What Has Gone So Awry at Zipcar – Is the UK Car-Sharing Market Dead?
A community kitchen in Rotherhithe has provided a large number of prepared dishes each week for the past two years to pensioners and needy locals in southeast London. However, their operations have been thrown into disarray by the news that they will not have cars and vans on New Year’s Day.
This organization had relied on Zipcar, the app-based vehicle rental service that customers to access its cars from the street. The company caused shock across London when it said it would cease its UK business from 1 January.
This means many volunteers will be unable to collect food from a major food charity, that collects excess produce from supermarkets, cafes and restaurants. Other options are further away, costlier, or lack the same convenient access.
“It’s going to be affected massively,” stated Vimal Pandya, the community kitchen’s founder. “Personally me and my team are concerned by the logistical challenge we will face. Many groups like ours will face difficulties.”
“Faced with this reality, they are all worried and thinking: ‘How will we continue?’”
A Major Blow for Urban Car-Sharing
The community kitchen’s drivers are part of more than half a million people in London who were car club members, now potentially left without convenient access to vehicles, without the hassle and cost of ownership.

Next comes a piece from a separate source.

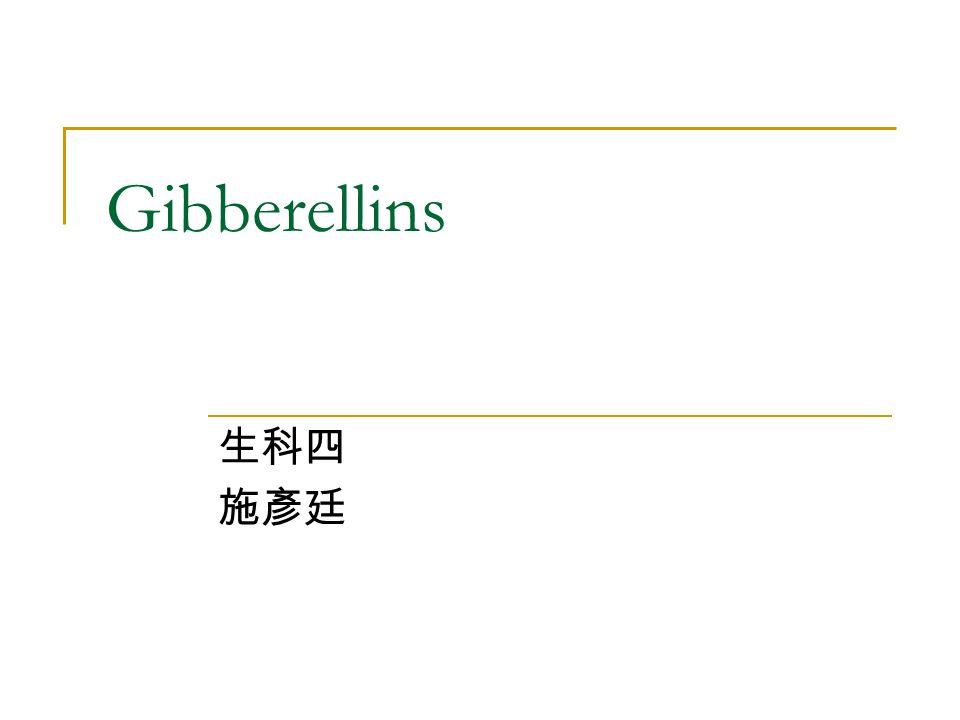 Gibberellins 生科四 施彥廷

Most of those people were probably with Zipcar, which held a dominant position in the city.
The planned closure, subject to consultation with employees, is a serious setback to hopes that car sharing in cities could cut the need for private vehicle ownership. However, some experts also suggested that Zipcar’s exit need not mean the demise for the concept in Britain.
The Potential of Shared Mobility
Car sharing is valued by many urbanists and environmentalists as a way of mitigating the ills associated with vehicle ownership. Typically, vehicles sit as two-tonne dead weights on the street for 95% of the time, occupying parking. They also involve large carbon emissions to produce, and people who do not own cars tend to use active travel and take transit more. That helps urban areas – easing congestion and pollution – and boosts people’s health through more exercise.
Understanding the Decline
The company started in 2000 before its acquisition by the American rental giant Avis Budget in 2013. Zipcar’s UK income were minimal compared with its owner's overall annual revenue, and a loss that reached £11.7m in 2024 gave little incentive to continue.
The parent company stated the closure is part of a “broader transformation across our global operations, where we are taking targeted actions to simplify processes, enhance profitability”.
Its latest financial reports noted revenues had fallen as drivers took fewer and shorter trips. “These changes reflect the ongoing impact of the cost-of-living crisis, which continues to suppress demand for discretionary spending,” it said.
London's Unique Challenges
However, several experts noted that London has specific problems that made it difficult for the company and its rivals to succeed.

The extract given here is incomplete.